Der frühere Bundesumweltminister Jürgen Trittin (Grüne) hat das Urteil des Bundesverfassungsgerichts zum Atomausstieg grundsätzlich begrüßt.

„Der 2002 beschlossene gesetzliche Ausstieg aus der Atomkraft fand heute eine eindrucksvolle Bestätigung im Urteil des Bundesverfassungsgerichtes“, sagte Trittin dem RedaktionsNetzwerk Deutschland (RND). „Damit wurde den Versuchen der Energiekonzerne auf Milliarden-Entschädigungen ein Riegel vorgeschoben“, so Trittin weiter. Dass nun trotzdem Entschädigungsansprüche im Raum stünden, liege in der Verantwortung der Bundeskanzlerin, so der Grüne. „Die handwerklichen Fehler der schwarz-gelben Merkel-Regierung führen nun trotzdem zu Ansprüchen für zwei Energiekonzerne.“ In die Amtszeit von Trittin fiel er erste Atomausstieg.

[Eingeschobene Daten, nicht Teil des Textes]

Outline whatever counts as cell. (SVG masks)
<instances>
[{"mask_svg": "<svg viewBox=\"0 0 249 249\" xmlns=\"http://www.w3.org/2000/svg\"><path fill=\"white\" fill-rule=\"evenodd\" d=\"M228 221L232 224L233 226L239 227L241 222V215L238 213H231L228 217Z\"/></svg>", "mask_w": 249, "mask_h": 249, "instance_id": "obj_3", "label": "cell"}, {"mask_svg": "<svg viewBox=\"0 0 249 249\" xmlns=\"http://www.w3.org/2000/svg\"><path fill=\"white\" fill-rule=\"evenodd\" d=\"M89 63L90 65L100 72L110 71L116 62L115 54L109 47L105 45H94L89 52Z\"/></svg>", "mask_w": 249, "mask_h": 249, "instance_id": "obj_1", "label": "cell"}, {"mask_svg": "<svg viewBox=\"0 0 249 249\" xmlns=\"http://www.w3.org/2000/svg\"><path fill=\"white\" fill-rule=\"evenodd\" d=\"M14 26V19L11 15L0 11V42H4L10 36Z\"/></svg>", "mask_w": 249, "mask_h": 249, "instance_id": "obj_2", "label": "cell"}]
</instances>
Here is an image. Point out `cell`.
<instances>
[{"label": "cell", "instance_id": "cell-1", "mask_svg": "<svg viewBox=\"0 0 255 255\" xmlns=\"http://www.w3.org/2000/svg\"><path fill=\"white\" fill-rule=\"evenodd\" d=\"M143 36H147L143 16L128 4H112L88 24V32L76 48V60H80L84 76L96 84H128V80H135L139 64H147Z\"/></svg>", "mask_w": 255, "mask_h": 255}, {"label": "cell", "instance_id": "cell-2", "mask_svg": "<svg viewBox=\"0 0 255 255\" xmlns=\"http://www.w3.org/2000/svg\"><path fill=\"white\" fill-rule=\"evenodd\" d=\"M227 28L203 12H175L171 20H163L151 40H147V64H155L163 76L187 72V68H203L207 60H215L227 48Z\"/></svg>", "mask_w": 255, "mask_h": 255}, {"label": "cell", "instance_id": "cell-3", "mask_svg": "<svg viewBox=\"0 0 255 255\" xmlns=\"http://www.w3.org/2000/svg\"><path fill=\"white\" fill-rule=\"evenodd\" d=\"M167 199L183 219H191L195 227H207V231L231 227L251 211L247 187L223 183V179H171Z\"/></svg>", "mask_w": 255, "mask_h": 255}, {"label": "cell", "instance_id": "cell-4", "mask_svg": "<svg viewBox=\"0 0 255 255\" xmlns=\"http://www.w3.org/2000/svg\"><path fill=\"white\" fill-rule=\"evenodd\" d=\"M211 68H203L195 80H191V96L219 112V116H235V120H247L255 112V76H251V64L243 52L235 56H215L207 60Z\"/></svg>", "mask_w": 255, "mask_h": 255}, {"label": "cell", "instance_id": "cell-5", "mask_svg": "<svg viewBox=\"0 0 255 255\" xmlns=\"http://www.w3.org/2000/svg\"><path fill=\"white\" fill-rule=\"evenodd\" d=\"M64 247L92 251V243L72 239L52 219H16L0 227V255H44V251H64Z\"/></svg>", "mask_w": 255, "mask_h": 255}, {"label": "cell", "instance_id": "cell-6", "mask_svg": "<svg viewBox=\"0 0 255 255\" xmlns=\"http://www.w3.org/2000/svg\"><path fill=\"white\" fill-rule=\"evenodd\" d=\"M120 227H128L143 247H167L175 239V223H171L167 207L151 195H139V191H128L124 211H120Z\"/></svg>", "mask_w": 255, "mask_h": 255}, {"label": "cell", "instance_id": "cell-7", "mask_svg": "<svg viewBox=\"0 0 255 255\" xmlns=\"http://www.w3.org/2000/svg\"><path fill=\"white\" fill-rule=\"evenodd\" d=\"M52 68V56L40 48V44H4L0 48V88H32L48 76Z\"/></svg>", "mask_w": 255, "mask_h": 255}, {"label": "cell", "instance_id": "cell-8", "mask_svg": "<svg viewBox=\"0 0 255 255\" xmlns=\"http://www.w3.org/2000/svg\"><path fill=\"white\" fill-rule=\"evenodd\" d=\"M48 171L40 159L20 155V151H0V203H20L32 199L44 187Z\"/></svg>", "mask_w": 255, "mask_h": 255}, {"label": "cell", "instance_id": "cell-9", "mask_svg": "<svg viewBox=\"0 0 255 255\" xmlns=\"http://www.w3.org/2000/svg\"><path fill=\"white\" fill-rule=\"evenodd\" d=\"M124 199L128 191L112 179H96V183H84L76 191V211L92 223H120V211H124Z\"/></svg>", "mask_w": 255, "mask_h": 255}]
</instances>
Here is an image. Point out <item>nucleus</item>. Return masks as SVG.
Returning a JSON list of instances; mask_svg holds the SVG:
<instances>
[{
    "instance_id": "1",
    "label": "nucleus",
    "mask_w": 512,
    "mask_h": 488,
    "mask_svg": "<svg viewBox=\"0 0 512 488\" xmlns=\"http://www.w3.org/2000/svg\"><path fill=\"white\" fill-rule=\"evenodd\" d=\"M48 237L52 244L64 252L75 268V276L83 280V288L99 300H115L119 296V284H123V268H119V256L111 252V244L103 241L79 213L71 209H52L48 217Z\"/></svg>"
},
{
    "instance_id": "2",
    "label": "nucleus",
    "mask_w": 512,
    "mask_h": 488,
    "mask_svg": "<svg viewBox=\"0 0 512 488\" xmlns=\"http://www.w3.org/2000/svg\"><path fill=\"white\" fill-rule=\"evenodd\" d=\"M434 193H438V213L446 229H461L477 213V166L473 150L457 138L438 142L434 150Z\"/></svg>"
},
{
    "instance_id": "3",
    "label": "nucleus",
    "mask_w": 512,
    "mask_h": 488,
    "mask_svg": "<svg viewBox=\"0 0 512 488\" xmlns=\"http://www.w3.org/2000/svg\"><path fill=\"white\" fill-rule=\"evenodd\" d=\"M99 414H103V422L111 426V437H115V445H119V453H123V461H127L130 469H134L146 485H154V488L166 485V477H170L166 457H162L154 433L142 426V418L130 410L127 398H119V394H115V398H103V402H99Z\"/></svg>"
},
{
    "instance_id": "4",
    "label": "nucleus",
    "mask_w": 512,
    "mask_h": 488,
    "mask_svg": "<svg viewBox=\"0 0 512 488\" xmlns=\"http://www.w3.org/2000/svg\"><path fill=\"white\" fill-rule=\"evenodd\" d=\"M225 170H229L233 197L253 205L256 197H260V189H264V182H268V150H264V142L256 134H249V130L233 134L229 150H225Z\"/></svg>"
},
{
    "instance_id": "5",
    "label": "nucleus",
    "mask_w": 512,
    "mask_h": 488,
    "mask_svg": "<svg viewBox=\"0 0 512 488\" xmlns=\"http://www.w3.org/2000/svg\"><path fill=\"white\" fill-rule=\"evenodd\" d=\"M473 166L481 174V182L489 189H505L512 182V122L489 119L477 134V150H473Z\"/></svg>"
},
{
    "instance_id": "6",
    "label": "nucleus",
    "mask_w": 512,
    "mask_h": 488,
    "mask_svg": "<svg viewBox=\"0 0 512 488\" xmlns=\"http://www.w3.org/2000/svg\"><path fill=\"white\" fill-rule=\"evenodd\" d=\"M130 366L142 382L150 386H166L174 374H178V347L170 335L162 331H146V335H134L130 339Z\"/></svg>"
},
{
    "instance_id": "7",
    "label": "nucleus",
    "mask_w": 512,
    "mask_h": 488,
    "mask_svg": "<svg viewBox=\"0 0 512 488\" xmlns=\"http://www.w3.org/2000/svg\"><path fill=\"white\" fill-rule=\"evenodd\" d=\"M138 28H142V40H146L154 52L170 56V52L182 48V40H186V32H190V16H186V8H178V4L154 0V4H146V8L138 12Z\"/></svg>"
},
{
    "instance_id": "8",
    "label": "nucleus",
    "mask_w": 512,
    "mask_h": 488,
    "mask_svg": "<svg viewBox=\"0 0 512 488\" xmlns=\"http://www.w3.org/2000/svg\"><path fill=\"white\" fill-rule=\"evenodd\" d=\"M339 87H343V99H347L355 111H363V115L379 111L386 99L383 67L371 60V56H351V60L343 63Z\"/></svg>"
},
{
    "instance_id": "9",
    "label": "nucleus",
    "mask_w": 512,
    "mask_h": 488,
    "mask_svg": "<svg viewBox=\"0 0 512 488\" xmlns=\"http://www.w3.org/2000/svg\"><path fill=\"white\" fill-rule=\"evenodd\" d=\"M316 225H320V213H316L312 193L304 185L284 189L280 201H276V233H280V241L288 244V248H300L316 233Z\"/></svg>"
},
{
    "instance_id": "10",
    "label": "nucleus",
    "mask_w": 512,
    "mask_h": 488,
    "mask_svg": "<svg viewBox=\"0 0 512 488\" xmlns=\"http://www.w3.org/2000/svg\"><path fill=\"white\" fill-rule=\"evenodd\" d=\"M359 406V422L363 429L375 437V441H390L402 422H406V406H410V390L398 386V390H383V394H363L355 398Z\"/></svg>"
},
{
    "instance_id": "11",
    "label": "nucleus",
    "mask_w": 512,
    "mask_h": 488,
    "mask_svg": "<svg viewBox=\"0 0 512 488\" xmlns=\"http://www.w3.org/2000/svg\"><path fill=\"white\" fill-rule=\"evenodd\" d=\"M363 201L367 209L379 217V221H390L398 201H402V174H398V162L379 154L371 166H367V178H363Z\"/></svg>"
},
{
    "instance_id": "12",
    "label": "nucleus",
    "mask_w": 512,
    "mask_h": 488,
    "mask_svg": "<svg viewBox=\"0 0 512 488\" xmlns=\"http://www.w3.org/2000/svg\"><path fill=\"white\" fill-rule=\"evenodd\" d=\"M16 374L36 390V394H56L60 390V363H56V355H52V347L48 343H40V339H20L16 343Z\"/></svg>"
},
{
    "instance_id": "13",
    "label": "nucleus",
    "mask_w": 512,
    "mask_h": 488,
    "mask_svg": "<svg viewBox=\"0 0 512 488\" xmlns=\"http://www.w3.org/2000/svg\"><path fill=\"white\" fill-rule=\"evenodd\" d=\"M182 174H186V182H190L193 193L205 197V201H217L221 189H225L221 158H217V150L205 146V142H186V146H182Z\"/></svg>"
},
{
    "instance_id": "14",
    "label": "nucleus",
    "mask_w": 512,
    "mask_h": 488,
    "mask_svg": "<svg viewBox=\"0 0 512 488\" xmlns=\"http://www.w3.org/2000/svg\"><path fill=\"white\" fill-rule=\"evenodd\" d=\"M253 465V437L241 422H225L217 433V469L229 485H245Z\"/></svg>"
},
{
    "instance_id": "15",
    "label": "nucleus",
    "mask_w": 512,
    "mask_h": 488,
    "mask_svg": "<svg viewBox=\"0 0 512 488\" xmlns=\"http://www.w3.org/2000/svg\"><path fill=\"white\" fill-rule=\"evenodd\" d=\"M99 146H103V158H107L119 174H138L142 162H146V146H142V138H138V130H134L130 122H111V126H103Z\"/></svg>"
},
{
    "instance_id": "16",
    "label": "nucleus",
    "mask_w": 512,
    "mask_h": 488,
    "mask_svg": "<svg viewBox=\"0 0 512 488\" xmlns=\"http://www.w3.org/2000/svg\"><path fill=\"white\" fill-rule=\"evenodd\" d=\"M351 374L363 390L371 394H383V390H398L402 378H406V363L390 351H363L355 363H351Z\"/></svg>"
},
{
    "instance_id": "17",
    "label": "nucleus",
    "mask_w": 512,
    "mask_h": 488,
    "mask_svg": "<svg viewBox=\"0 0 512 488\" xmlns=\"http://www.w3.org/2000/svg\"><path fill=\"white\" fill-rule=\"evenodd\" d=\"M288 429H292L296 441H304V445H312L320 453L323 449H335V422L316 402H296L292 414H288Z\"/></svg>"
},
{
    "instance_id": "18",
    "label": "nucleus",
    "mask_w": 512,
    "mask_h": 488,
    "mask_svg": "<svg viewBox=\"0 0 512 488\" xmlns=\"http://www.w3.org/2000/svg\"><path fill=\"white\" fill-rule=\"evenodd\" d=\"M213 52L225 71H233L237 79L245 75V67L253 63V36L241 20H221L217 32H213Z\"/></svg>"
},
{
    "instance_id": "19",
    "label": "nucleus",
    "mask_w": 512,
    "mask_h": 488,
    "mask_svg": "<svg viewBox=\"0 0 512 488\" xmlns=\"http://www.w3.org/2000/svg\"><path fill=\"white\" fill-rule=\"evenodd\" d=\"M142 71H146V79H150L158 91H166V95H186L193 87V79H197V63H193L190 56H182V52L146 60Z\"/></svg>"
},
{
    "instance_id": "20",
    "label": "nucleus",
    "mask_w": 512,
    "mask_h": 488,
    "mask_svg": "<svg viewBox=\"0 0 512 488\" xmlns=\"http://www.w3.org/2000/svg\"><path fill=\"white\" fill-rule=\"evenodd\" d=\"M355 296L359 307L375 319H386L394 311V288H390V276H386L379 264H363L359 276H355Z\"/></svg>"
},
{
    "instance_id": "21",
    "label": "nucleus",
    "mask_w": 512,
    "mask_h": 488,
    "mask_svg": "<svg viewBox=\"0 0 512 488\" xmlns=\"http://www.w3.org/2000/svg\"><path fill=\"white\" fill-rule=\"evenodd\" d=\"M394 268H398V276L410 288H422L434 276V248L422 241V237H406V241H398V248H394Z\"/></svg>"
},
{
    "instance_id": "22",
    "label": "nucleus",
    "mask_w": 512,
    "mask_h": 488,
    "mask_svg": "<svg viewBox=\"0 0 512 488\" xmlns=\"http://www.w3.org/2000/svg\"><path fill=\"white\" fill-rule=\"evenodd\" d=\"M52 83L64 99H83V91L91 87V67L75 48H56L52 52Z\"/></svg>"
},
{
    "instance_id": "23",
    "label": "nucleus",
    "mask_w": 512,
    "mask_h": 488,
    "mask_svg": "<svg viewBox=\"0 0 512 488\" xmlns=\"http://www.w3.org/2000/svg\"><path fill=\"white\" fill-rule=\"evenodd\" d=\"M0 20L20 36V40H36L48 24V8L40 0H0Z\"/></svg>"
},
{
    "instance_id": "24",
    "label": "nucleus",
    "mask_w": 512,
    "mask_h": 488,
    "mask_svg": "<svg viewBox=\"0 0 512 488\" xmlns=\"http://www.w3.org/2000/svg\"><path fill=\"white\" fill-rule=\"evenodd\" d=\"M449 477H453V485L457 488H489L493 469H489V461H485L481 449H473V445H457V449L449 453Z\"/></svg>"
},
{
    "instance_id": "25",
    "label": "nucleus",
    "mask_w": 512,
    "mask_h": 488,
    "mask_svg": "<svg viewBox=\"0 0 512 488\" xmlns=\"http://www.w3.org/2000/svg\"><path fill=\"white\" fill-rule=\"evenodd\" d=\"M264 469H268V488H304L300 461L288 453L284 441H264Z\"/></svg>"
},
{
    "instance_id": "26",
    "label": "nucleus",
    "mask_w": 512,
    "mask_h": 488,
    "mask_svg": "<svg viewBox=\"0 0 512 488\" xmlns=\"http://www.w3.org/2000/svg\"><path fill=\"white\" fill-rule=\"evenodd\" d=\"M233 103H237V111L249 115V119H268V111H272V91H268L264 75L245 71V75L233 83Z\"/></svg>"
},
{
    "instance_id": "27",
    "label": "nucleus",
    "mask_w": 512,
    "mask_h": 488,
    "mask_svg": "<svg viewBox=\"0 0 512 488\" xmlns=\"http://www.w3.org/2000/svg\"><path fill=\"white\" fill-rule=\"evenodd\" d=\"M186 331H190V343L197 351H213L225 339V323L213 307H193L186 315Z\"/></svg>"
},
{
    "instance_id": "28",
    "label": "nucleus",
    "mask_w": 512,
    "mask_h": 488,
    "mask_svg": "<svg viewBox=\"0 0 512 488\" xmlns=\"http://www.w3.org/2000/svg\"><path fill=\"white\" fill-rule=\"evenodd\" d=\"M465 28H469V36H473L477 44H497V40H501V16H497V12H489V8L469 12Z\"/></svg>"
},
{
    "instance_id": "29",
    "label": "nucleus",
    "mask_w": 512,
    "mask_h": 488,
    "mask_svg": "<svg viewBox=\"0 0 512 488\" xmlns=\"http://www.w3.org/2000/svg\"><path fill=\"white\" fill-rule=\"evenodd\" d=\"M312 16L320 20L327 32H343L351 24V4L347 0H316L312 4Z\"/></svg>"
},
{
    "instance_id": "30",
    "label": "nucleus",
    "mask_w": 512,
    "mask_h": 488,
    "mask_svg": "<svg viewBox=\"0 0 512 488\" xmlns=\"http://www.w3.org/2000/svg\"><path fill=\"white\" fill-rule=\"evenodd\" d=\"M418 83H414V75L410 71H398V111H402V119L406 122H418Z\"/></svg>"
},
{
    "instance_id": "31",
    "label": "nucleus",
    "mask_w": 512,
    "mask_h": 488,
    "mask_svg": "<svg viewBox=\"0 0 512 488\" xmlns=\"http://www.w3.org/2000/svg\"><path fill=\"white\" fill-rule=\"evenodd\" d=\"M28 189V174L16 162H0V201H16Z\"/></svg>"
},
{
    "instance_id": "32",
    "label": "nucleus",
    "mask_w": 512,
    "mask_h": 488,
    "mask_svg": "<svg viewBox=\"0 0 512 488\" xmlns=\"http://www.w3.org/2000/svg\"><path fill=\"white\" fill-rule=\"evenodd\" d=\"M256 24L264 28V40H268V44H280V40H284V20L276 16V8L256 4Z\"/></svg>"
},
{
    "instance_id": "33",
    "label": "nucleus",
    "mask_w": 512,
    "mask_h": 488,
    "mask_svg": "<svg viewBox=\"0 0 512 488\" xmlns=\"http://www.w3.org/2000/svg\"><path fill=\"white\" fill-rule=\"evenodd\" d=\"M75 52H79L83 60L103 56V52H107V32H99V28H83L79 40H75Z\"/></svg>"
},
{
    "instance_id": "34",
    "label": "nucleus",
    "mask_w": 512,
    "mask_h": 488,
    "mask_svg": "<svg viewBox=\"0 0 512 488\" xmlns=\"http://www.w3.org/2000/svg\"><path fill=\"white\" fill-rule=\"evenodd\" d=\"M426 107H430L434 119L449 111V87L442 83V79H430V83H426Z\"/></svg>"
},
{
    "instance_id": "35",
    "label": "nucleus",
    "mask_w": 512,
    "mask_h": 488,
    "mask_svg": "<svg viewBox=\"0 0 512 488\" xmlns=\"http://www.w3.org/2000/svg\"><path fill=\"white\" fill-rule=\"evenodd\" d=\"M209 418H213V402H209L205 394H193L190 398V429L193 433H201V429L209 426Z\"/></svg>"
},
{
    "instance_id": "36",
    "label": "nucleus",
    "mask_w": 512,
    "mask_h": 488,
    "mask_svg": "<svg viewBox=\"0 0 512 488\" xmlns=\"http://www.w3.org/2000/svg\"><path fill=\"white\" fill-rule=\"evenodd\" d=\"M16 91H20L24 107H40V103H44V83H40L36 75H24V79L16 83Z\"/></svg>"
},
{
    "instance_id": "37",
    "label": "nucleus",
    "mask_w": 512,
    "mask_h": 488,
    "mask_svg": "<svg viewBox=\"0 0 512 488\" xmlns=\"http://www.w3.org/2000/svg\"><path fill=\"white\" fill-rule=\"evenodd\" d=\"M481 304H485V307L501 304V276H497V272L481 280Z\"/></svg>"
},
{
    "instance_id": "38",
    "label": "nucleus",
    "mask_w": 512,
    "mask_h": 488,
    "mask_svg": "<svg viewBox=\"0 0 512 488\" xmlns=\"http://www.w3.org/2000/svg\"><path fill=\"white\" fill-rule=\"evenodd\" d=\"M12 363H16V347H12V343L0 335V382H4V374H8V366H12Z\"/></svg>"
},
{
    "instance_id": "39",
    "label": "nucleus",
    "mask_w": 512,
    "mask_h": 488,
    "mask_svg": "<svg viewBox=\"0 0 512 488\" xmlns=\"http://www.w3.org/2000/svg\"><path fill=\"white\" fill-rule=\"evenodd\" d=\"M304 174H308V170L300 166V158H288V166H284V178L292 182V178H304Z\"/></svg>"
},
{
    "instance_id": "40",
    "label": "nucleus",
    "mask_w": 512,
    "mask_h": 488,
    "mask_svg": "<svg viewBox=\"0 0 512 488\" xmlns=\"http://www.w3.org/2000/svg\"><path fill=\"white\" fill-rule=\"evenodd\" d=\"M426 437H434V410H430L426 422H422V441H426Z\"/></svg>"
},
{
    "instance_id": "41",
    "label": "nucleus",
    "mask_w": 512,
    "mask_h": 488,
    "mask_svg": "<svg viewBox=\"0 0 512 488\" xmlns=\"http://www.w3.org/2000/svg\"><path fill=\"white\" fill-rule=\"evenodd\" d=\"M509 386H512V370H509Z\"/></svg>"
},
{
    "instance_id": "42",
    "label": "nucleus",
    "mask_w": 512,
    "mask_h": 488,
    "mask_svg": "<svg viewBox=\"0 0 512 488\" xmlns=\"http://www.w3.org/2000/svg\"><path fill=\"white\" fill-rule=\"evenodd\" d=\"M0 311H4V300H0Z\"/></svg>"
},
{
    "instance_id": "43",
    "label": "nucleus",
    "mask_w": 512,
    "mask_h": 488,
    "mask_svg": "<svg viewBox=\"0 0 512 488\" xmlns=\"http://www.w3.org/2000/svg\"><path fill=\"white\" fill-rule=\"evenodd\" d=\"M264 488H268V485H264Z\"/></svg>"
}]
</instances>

 Positiv sei die Entscheidung in Bezug auf den schwedischen Konzern Vattenfall, so Trittin. „Das Gericht hat begrüßenswerterweise klar gemacht, dass im Binnenmarkt alle Unternehmen gleich zu behandeln sind – auch staatliche. Damit entfällt die Rechtfertigung für das Vattenfall-Verfahren vor einem Schiedsgericht in Washington“, sagte der Grüne dem RND. Wer in Deutschland Recht suchen könne und finde, müsse nicht vor Schiedsstellen. „Vattenfall muss diese Klage nun fallenlassen“, forderte Trittin.